Seriously WTF is up with superglue? I can't seem to own a bottle for longer than 3 weeks before the whole thing glues itself together! Turn the lid and the whole nozzle comes off! Its only a ploy to get me to buy more! In my whole life I have never been able use a complete bottle before the whole thing is fucked. I know there are more important thing to rant about (Libya, Robert Mugabe or the new Austrian Pervert who likes to keep it in the family) but this just pisses me off!
I suppose its just another case of a crap design to make sure customers keep buying it over and over again even though there is plenty more in the bottle, I just can't get the fucker out! I reckon (probably incorrectly) that I have probably bought 20 litres of superglue in the last 20 years and only managed to use 200ml. Is it too much too ask that someone comes up with a bottle that doesn't get fucked up after 10 uses?
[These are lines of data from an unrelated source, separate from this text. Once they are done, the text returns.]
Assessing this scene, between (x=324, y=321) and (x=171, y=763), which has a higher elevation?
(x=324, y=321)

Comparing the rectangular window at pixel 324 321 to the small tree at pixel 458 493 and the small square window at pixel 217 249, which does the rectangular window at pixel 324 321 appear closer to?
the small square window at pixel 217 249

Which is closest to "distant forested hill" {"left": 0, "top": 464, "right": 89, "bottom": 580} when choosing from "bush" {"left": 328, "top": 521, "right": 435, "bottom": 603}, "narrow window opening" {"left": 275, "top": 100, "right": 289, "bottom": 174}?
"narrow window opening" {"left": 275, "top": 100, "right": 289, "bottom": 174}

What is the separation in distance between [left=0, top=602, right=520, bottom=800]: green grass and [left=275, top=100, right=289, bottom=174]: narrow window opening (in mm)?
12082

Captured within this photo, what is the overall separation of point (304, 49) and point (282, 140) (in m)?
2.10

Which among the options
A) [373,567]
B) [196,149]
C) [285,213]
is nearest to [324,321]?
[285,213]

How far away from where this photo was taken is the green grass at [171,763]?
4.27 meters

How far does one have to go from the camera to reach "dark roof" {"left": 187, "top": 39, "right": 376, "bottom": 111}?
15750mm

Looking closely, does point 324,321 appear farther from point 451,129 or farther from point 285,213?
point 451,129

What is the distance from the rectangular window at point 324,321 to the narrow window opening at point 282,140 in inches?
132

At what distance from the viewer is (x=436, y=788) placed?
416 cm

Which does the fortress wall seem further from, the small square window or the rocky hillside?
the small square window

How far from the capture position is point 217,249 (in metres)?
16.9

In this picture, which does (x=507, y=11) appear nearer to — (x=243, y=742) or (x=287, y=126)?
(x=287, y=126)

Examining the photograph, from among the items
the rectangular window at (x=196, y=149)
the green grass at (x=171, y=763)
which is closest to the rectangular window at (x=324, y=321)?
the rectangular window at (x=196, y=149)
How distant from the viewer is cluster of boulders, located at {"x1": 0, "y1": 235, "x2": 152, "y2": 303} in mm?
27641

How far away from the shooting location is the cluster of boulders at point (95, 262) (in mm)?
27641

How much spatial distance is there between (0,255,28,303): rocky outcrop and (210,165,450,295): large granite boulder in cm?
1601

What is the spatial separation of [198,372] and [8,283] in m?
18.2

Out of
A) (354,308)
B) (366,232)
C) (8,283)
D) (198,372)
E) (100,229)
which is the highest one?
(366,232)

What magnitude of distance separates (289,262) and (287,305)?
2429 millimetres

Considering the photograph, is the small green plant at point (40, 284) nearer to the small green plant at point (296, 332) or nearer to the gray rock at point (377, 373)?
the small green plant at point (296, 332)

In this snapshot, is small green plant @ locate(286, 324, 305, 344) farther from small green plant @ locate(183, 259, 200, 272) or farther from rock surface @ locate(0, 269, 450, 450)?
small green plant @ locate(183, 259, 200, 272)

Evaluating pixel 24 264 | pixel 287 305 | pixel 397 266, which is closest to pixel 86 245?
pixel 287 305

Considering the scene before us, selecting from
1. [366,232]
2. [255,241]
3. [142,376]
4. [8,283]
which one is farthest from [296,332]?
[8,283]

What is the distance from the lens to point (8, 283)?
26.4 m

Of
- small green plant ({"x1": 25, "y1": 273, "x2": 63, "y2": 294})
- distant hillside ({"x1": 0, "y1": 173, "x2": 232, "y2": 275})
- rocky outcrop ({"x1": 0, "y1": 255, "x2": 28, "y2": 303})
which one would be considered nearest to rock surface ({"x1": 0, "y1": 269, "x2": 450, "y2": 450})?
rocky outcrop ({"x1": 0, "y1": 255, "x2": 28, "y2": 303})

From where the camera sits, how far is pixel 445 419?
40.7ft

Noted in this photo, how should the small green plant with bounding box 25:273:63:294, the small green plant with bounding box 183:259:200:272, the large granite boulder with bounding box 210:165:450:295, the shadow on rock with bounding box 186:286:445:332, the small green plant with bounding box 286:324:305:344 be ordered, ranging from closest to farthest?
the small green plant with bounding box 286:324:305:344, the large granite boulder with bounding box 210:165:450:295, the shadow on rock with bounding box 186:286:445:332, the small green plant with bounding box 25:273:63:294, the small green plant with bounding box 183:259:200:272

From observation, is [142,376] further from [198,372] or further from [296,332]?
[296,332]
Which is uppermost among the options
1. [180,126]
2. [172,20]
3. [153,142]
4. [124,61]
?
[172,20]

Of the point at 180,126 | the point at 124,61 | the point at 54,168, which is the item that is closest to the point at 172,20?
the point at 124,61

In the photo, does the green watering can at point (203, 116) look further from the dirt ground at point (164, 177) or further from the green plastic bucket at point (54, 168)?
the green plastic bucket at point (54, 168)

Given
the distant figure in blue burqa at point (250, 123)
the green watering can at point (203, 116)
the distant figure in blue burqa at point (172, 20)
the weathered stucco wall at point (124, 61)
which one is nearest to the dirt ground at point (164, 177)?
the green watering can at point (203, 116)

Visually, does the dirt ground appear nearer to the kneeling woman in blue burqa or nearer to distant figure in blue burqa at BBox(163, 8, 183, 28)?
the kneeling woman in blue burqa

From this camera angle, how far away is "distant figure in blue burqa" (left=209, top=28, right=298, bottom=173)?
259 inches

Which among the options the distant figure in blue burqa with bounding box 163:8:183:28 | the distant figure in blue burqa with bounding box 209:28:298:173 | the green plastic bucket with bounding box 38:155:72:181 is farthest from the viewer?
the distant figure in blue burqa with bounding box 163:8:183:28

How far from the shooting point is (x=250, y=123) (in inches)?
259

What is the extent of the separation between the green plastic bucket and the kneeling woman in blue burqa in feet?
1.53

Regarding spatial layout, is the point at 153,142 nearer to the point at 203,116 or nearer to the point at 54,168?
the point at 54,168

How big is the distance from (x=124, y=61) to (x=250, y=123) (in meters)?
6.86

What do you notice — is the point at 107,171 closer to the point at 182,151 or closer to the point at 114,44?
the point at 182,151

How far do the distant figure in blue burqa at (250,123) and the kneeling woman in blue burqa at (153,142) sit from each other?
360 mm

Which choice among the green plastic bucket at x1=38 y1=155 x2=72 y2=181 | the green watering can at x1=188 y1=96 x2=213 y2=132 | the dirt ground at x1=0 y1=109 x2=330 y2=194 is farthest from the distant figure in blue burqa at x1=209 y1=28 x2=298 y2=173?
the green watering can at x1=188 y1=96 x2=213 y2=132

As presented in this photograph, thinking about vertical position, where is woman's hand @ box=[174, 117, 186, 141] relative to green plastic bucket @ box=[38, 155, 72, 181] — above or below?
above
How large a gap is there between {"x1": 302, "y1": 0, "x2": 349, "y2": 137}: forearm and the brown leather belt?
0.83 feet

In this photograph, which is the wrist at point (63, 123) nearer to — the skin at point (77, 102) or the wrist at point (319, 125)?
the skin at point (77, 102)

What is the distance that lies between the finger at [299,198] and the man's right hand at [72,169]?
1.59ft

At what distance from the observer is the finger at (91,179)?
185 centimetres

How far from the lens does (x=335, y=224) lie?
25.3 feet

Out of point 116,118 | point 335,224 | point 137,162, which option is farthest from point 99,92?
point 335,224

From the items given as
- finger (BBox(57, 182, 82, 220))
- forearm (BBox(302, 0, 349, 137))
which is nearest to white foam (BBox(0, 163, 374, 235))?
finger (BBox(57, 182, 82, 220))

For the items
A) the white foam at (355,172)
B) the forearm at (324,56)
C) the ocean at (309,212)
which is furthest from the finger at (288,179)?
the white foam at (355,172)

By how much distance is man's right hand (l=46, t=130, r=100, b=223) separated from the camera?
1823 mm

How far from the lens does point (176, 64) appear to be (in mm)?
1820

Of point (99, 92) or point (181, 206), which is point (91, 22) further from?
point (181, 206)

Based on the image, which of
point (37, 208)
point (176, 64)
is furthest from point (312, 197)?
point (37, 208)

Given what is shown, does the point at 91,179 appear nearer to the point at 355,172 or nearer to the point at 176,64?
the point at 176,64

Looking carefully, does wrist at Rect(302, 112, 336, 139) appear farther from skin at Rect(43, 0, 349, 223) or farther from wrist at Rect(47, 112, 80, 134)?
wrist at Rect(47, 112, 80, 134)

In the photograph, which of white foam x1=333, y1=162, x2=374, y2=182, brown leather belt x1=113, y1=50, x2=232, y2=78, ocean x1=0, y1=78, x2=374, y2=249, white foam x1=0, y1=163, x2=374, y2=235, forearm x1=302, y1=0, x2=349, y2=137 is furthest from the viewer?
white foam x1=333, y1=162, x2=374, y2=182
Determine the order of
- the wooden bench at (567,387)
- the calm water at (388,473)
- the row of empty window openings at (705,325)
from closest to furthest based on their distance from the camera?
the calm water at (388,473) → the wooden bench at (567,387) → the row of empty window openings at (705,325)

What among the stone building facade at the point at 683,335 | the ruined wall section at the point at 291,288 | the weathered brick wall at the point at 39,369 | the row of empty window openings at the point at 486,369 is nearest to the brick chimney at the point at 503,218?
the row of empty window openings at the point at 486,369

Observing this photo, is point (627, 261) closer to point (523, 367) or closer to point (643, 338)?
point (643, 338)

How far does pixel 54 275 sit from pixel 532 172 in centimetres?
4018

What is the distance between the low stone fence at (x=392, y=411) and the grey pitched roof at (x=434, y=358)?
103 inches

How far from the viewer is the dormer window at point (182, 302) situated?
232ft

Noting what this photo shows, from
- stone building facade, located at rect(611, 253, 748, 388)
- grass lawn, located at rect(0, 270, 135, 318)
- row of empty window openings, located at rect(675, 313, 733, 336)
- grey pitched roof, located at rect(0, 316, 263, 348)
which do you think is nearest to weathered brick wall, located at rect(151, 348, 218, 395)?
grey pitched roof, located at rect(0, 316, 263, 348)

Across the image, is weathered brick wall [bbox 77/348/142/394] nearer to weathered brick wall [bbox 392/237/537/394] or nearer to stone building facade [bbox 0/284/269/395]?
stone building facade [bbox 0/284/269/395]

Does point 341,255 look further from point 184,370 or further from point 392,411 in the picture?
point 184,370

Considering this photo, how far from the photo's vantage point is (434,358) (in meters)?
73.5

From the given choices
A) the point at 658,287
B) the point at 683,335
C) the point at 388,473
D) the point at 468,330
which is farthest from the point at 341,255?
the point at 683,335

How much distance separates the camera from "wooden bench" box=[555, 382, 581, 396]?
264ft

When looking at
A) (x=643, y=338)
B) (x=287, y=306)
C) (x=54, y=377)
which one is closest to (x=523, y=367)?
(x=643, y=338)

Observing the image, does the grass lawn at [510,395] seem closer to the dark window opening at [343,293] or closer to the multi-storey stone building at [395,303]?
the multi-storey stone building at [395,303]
I'm probably pissing in the wind here but if everyone in the world stood up and said no to these bottles, something would be done.
I have decided to rank my peevs in order of annoyingness as I blog so here they go:
1) Banks and bankers (greedy ones of course).
2) Superglue bottle manufacturers (I just can't blame superglue).
At the moment my list is a top two, but I am an extremely intolerant person so that list will engorge itself soon, oh yes it will!